If there is any doubt as to the former Manager’s employment status prior to midnight on August 1st then I would ask for your assurance that the Manager had reviewed the public records retention activities of all board members throughout the City and that I was not singled out for special punitive action and ridicule by the then City Manager.
Baring these actions on your part to mitigate the harm done in these letters you are exposing City residents to actionable legal recourse on a number of counts.
By now I am sure you have seen the attached letter from the former Manager pressing demands of myself based on his understanding of the Public Records provisions afforded by both State Statute and City Ordinance.
You may remember last February that both myself and Councilman Ford urged caution in adopting an Ordinance that placed dubious and un-defined demands that exceed State Statute on citizens who volunteer on City Boards without both compensation and City supplied computers or smart phones.
That advice should have been heeded because when the State takes legislation only so far it is frequently because prudence derived from the greater insight obtained through the committee and public hearing process, conferencing between House and Senate, and Executive consent dictates it go no further.
Those procedural safeguards to properly consider and vet ill conceived Municipal ordinances, driven in this instance by a desire on the part of the former Manager to silence criticism, simply do not exist in local government.
Just how costly the City’s ill conceived EIS ordinance may become in defending those it ensnared, will depend on the amount of personal funds the former Manager is willing to commit, and how long the courts are willing to entertain his efforts.
You may rest assured that the binder the former Manager frequently saw me carry to ABAB meetings has not been destroyed, and depending on the legal advice I receive from the City Attorney will most likely be made available for his perusal and subsequent copying of any pages in which he has an interest by City staff.

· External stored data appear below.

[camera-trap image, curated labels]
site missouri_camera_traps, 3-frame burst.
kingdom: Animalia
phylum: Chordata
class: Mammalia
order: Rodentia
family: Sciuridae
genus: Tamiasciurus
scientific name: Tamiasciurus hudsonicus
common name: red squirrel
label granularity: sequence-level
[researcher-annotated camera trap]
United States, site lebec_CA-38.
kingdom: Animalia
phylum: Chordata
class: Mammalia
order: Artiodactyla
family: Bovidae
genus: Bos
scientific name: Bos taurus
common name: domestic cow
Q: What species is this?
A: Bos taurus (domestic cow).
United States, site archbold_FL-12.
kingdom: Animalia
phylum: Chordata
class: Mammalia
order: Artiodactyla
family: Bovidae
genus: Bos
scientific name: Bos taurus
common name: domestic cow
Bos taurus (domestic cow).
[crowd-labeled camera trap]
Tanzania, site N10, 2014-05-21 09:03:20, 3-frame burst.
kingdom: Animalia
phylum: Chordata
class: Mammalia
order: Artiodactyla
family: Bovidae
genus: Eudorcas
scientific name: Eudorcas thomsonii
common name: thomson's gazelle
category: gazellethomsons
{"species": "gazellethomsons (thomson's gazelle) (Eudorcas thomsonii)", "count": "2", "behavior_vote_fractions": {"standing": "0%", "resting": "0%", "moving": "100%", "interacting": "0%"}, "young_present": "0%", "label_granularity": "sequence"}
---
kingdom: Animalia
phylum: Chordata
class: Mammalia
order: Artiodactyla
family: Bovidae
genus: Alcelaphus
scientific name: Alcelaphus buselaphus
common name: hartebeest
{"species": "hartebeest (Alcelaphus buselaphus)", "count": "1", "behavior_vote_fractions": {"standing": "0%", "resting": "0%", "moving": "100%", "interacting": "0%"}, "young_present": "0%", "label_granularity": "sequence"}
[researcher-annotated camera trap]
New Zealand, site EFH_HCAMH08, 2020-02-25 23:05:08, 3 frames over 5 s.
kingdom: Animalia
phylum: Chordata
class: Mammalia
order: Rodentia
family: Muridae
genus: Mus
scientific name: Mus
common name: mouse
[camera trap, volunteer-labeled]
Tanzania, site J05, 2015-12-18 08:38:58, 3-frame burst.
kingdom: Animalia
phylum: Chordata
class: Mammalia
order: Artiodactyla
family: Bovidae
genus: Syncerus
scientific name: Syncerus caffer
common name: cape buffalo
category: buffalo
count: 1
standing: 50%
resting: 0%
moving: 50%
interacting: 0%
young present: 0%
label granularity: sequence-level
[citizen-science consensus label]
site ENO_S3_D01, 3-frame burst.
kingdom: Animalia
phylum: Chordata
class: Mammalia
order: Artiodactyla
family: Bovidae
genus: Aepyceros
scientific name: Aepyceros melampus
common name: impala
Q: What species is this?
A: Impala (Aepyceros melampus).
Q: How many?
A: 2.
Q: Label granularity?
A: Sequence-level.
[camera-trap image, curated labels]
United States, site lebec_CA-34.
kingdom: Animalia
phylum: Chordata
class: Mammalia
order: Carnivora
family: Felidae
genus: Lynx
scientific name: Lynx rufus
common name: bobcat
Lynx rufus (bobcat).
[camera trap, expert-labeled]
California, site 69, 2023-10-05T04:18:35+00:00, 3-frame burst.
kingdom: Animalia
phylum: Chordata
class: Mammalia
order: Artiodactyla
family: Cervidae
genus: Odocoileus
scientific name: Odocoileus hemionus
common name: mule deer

You may also rest assured that this is likely not the end of Public Records request you will see, as I imagine that it will only be a matter of time before someone inquiring as to Sunshine Violations requests a copy of the former Manager’s correspondence and private meetings regarding all things financial that he had with his former Finance Director, AND with other ABAB members including any standing for elective office during the 9 months the Manager and Finance Director served on the ABAB
Talk about the pot calling the kettle black.